[[ Records for this exercise open ]]

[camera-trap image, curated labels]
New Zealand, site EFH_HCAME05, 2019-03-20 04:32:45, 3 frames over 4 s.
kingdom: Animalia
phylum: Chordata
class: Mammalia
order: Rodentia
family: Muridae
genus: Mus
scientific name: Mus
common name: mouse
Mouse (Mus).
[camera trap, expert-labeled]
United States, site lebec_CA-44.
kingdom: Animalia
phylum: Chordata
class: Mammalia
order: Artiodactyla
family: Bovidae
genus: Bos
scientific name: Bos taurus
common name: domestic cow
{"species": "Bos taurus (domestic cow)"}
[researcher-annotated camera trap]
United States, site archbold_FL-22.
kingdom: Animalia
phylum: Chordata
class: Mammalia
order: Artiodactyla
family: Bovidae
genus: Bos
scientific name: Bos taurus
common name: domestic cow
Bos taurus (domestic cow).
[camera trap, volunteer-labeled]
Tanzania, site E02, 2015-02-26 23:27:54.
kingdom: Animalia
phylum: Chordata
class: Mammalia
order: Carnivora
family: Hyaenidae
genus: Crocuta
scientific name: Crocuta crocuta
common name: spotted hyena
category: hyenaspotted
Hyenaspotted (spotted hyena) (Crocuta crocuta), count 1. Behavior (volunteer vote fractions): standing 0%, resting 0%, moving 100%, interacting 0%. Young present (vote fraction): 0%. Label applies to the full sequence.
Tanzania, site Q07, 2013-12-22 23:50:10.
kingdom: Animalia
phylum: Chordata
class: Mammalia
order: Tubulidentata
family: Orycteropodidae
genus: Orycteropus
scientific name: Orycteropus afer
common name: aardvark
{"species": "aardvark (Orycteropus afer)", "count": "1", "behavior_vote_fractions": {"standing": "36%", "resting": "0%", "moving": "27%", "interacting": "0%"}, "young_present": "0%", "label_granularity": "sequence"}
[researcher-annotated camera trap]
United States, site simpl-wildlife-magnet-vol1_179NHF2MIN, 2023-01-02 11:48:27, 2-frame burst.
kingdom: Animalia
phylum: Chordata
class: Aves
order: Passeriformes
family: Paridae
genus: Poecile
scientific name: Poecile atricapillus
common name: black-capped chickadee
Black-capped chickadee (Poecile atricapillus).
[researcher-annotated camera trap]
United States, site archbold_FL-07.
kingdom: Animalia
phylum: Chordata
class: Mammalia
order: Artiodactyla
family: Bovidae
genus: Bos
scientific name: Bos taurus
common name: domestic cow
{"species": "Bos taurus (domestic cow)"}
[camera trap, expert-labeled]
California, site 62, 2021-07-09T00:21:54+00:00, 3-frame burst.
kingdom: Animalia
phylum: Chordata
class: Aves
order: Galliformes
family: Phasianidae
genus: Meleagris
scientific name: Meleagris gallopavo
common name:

[[ Records for this exercise closed ]]

**Task to complete**
Provide only the number of lines from the material above that include the word "aardvark".

**Written response**
2